High Flying Bird ★★

Steven Soderbergh’s name doesn’t appear on posters for his movies lately. It’s always “director of other films that you may have liked based on your Netflix viewing history.” That’s fitting, since he’s devolved into something of a generic, socially-conscious PSA content farm, which of course makes him an ideal piece of machinery for the Netflix mines. The problem when you decide that you’re going to teach society Important Lessons is that your work becomes boring and facile. Which is what High Flying Bird is. 

As is becoming the algorithm-perfected formula, the film is juuuuust enough political content to provide a bland background flavor without truly offending white sensibilities, a clear point-by-point story, and enough A-listers to keep it from being actively shitty. André Holland has enough charm that his opening conversation with young NBA draft pick Erick Scott (Melvin Gregg) is captivating, as he dispenses wisdom to his charge. And he carries affairs along with Zazie Beetz and Sonja Sohn, all of whom are talented enough to imbue a soporific story with points of interest. I also appreciate the presence of Bill Duke, who continues his recent predilection for face-haunting films. 
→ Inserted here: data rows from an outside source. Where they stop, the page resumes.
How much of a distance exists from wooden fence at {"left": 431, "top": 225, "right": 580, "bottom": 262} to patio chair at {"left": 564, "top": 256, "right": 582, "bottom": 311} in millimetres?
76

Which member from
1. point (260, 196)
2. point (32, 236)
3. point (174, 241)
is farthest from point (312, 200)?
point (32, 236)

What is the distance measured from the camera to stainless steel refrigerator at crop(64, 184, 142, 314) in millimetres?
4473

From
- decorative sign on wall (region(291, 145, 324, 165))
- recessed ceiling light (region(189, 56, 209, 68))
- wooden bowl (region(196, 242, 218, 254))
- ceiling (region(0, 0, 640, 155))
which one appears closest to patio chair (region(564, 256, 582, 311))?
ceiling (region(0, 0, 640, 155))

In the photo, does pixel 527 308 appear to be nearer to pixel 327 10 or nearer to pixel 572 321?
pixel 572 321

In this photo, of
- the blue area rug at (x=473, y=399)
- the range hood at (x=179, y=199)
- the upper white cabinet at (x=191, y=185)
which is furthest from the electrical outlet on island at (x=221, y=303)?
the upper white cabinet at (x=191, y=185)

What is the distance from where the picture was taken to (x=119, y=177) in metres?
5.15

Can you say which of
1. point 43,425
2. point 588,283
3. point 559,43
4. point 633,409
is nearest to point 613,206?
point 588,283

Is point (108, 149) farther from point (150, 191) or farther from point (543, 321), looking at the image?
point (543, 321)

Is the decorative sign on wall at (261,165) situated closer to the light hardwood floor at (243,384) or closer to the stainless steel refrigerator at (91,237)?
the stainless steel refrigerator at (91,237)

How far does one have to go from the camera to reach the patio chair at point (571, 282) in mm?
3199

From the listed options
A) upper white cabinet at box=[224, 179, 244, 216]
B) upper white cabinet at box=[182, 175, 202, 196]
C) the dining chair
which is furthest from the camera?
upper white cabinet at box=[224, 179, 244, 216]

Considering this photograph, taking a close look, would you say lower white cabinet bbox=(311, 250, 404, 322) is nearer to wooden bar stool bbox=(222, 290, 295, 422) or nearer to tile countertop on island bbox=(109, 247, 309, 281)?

The story and the writing, however, are dreary. Half of the dialogue feels like it’s “hey Ray, remember that time you had a tragic cousin,” while the other half feels like “when’s that NBA lockout gonna end.” The only real chemistry between characters is between Mr. Holland and Ms. Sohn, which means that they’re the only ones that really get much memorable dialogue together. The other primary relationship, between Mr. Holland and Ms. Beetz, feels strangely perfunctory, and it’s hard to buy that there’s as much invested between the two as Mr. Soderbergh is trying to tell us. 

Probably the most unfortunate part of this is that the story of black athletes seizing the means of production is one that ought to be told. But now we’ve got Mr. Soderbergh cockblocking that avenue by putting this tepid, strangely weak version of it out there. Three highly attended street ball events are apparently enough to crack a wall of billionaires and bend them to the will of their employees. Okay. And worst of all nothing is changed by that development except for the main characters climbing a rung in the existing power structure. The film ends on the promise of this moment being the beginning of something when it’s not sold as anything more than a feel-good manipulation of the holders of capital into getting a few operators a bigger chunk of the pie. 

That’s what happens when you enlist present-day Soderbergh to tell your stories. It’s becoming a package of iPhones, the same exact city tracking shots from picture to picture, and just enough spice that your great aunt can consume it with a couple of glasses of water. Anyone with anything of import to say would be well-advised to steer clear.